> SUPPLIED TEXT:
"""

Antony C. Sutton (1925–2002) was a British economist and economic historian who taught at California State University, Los Angeles. Sutton was also a research fellow at the Hoover Institution at Stanford University.
His work focused primarily on the financial and commercial cooperation between major United States banks and corporates (call it “Wall Street interests”) and foreign states that were openly hostile to America.
In his book Wall Street and the Bolshevik Revolution (1974), Sutton used extensive data and documents to point out that, for instance, Wall Street interest groups financed and promoted Bolshevik Russia.
In Sutton’s book Wall Street and FDR: The True Story of How Franklin D. Roosevelt Colluded with Corporate America (1975), he paints a highly critical picture of the thirty-second US president. He shows how Roosevelt effectively pursued “corporate socialism,” seeking to exploit the US economy for the benefit of a small elite to the detriment of many.
In Wall Street and the Rise of Hitler (1976)—the third installment in his Wall Street Trilogy—Sutton details how Wall Street provided significant financial support to Adolf Hitler’s rising National Socialism party in Germany, the enemy that American soldiers later faced with immense sacrifices.
Sutton’s most important work is arguably America’s Secret Establishment: An Introduction to the Order of Skull and Bones (1983). In it, Sutton identifies influential American families and individuals shaping US foreign and economic policies for personal gain through the deliberate instigation of conflicts going back to the early nineteenth century. This movement’s major “incubator” is the secret society Skulls and Bones at Yale University.

"""

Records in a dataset
"""

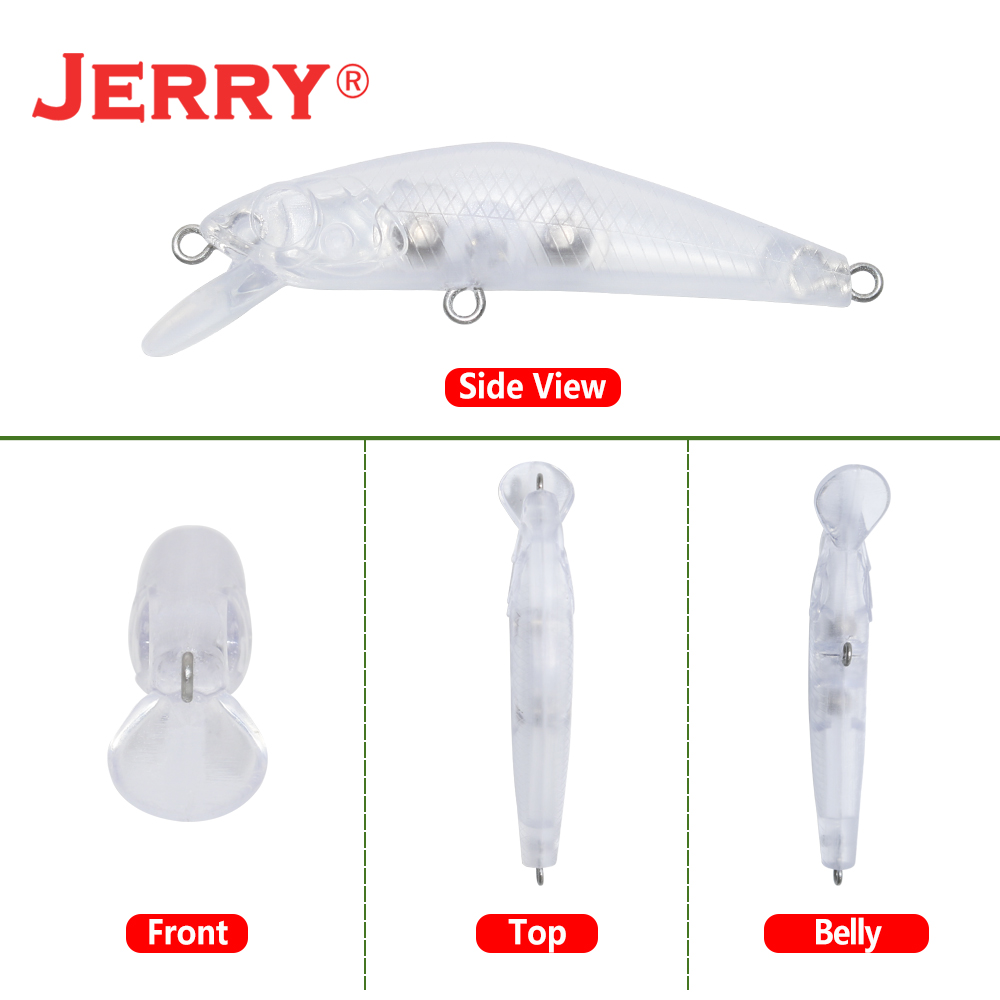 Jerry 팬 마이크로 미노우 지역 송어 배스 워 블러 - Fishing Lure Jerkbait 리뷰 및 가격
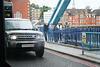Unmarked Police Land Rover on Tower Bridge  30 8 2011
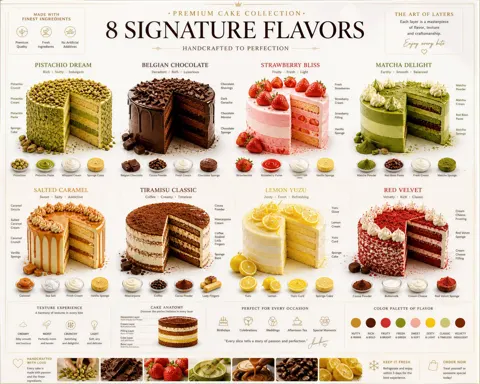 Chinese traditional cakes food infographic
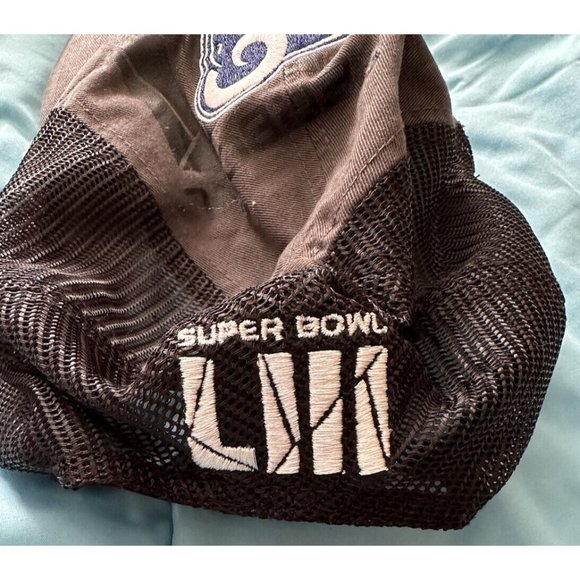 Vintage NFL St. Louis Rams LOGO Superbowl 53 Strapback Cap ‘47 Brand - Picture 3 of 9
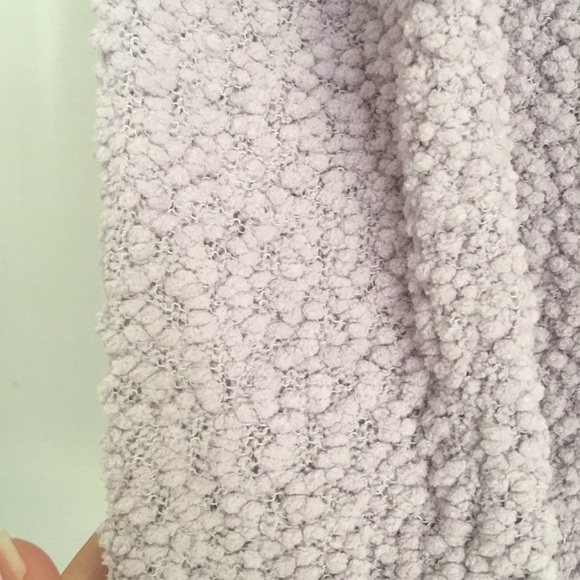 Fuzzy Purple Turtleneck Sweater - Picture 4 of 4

"""

> EXERCISE REQUIREMENTS:
Repeat the passage on Antony C. Sutton word for word, between "In Sutton’s book" and "with immense sacrifices.", inclusive.

> TASK SOLUTION:
In Sutton’s book Wall Street and FDR: The True Story of How Franklin D. Roosevelt Colluded with Corporate America (1975), he paints a highly critical picture of the thirty-second US president. He shows how Roosevelt effectively pursued “corporate socialism,” seeking to exploit the US economy for the benefit of a small elite to the detriment of many.
In Wall Street and the Rise of Hitler (1976)—the third installment in his Wall Street Trilogy—Sutton details how Wall Street provided significant financial support to Adolf Hitler’s rising National Socialism party in Germany, the enemy that American soldiers later faced with immense sacrifices.